Die Gesundheitsbehörden weiteten daraufhin ihre Suche nach dem Virus auf New York City aus, einem beliebten Reiseziel von Menschen aus dem Ort des Patienten, auf umliegende Landkreise sowie auf Orte mit ähnlichen Bevölkerungsgruppen in den benachbarten Bundesstaaten Connecticut und New Jersey. Während keine der Proben in diesen beiden Bundesstaaten positiv war, wurden in den Abwasserproben in New York bis Oktober 2022 durchgängig Polioviren nachgewiesen. Danach gingen die positiven Proben stark zurück (Poliomyelitis ist statistisch gesehen in gemäßigten Klimazonen eher eine Sommerkrankheit). Seit Ende Februar waren alle Abwasserproben negativ. Jetzt planen die CDC die Ausweitung der Tests auf Gemeinden in anderen Bundesstaaten mit niedrigeren Impfraten. 

„Wir sind wirklich dankbar“, sagt Routh. „Zu Sommerbeginn hatten wir befürchtet, dass mehr Virus im Abwasser auftauchen könnte oder dass Polioviren aus anderen Landkreisen, in dem der Ausbruch noch andauert, wieder eingeschleppt werden könnten. Wir hoffen inständig, dass es nicht dazu kommt.“ 

Auch Ahmed ist gespannt, ob der Ausbruch des Polio-Wildvirus in Afrika eingedämmt werden kann. „Das Poliovirus ist sehr trickreich“, sagt er. „Es kann ziemlich lange unerkannt zirkulieren. Wir sagen immer, dass es auf eine Kombination aus guter Überwachung und Zeit ankommt.“ 

Ein Mitarbeiter des Gesundheitsministeriums in Nord-Darfur, Sudan, nimmt vor einem Gesundheitszentrum in al-Fasher eine Umweltprobe für den Polionachweis. Das Überwachungsniveau muss aufrechterhalten werden, um jedes neue Auftreten des Virus schnell zu erkennen.

Weltgesundheitsorganisation (WHO)

Zu erledigende Aufgaben:
1. Prüfen Sie, ob die folgenden Aussagen mit dem Text zur Polioüberwachung übereinstimmen. Antworten Sie jeweils mit Ja oder Nein und zitieren Sie die entscheidenden Worte des Textes wörtlich.
(a) In Connecticut und New Jersey wurden positive Abwasserproben gefunden.
(b) Seit Ende Februar waren alle Abwasserproben negativ.
(c) Laut Ahmed kann das Poliovirus ziemlich lange unerkannt zirkulieren.
2. Schreiben Sie den Text zur Polioüberwachung im Anschluss an seine letzte Zeile weiter.

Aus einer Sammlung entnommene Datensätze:
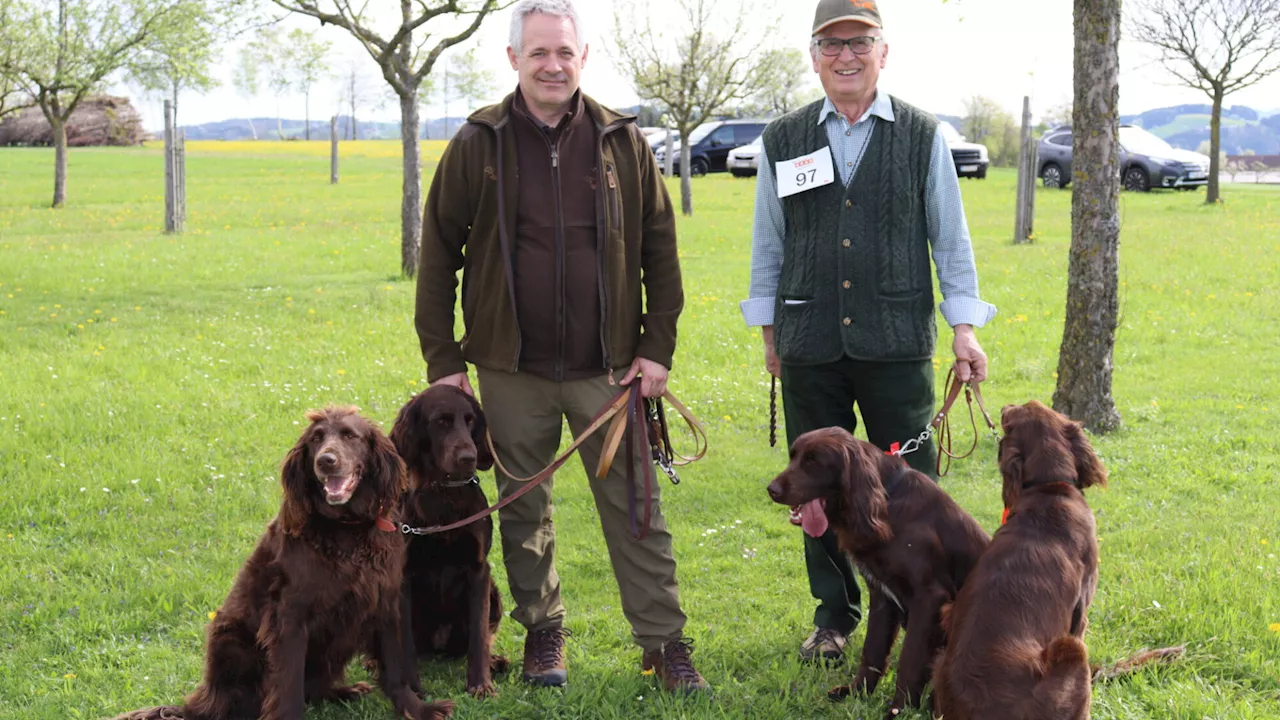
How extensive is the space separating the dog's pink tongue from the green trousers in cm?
40

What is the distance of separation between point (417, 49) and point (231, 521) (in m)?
8.55

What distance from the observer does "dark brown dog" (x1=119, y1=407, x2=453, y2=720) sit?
325 centimetres

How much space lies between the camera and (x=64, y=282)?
38.8 ft

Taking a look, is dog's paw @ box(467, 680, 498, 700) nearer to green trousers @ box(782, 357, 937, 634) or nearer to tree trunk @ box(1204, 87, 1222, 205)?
green trousers @ box(782, 357, 937, 634)

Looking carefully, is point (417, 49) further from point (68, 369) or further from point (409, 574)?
point (409, 574)

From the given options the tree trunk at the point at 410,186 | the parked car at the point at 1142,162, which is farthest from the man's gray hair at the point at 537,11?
the parked car at the point at 1142,162

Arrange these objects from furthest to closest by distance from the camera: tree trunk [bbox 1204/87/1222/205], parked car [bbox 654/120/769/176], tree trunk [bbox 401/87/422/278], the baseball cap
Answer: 1. parked car [bbox 654/120/769/176]
2. tree trunk [bbox 1204/87/1222/205]
3. tree trunk [bbox 401/87/422/278]
4. the baseball cap

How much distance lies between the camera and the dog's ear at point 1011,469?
3.27m

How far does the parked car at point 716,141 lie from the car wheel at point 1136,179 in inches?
396

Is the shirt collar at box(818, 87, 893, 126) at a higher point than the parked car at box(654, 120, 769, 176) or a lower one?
lower

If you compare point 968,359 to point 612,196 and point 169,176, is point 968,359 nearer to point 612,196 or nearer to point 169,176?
point 612,196

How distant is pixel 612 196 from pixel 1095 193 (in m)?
4.19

Antworten:
1.
(a) Nein: „Während keine der Proben in diesen beiden Bundesstaaten positiv war“
(b) Ja: „Seit Ende Februar waren alle Abwasserproben negativ.“
(c) Ja: „Es kann ziemlich lange unerkannt zirkulieren.“

2.
Derzeit wird daran gearbeitet, die Empfindlichkeit der Tests zu erhöhen, damit das Virus selbst bei sehr geringer Übertragungsrate in Abwasserproben erkannt wird. Das „Fischnetz“ soll so engmaschig werden, dass keine Fälle mehr durchschlüpfen können. „Dies wird auch für die Nachzertifizierung wichtig sein“, sagt Diop, „um sicherzustellen, dass wir kein Poliovirus übersehen.“   

Auch das kontinuierliche Testen von Proben in Gebieten mit hohem Risiko ist wichtig, denn eine negative Probe könnte einfach nur auf die Entnahme an einem ungeeigneten Tag zurückzuführen sein. Durchgehend negative Testergebnisse lassen das Vertrauen der Behörden steigen, dass die Kinderlähmung wirklich verschwunden ist. 

Das Labornetzwerk der GPEI, sowohl seine Mitarbeiter als auch die physische Laborinfrastruktur, spielte mit seiner 30-jährigen Erfolgsbilanz eine wichtige Rolle bei der COVID-19-Überwachung. Die Experten des Polio-Labornetzwerkes halfen bei der Einrichtung nationaler Verfahren für Corona-Tests, und das Laborpersonal unterstützte den Virusnachweis tatkräftig mit. „Wir haben die Kompetenzen“, sagt Ahmed. „Außerdem profitieren wir von der Infrastruktur, die während der Corona-Pandemie ausgebaut wurde und mehr Personal mit Fachwissen in der Sequenzierung einstellte. Das Labornetzwerk ist ein Gewinn für die öffentliche Gesundheit in Afrika.“ 

Das erweiterte Netzwerk für die Abwasserüberwachung rund um den Planeten birgt ein enormes Potenzial für die Zukunft. „Die Einsatzmöglichkeiten sind endlos“, meint Roth. „Ich würde es gern gegen die Grippe einsetzen. Lassen sich beispielsweise damit die Stämme für die Grippesaison in den USA vorhersagen und die Impfstoffe schneller anpassen?“ 2022 testeten US-Forscher Abwasserproben auf das Mpox-Virus, früher als Affenpocken bekannt. Abwasserproben lassen sich auch für andere Zwecke verwenden, wie die Überwachung des Opioidkonsums, die Vorhersage von Fettleibigkeitsraten in einer bestimmten Gemeinde bis hin zur Suche nach arzneimittelresistenten Tuberkulosestämmen, um schneller auf diese Probleme reagieren zu können.  

Die Zukunft der Polioeradikation liegt in der Überwachung. Die abwasserbasierte Epidemiologie wird ein wichtiges Instrument bei diesen Überwachungsbemühungen sein. Sie könnte in der Zukunft auch eine zentrale Rolle bei der Lösung von anderen Problemen der öffentlichen Gesundheit sein. Das bedeutet, dass sich die Investitionen von Rotary in die Überwachung auf viele Jahre hinweg auszahlen werden.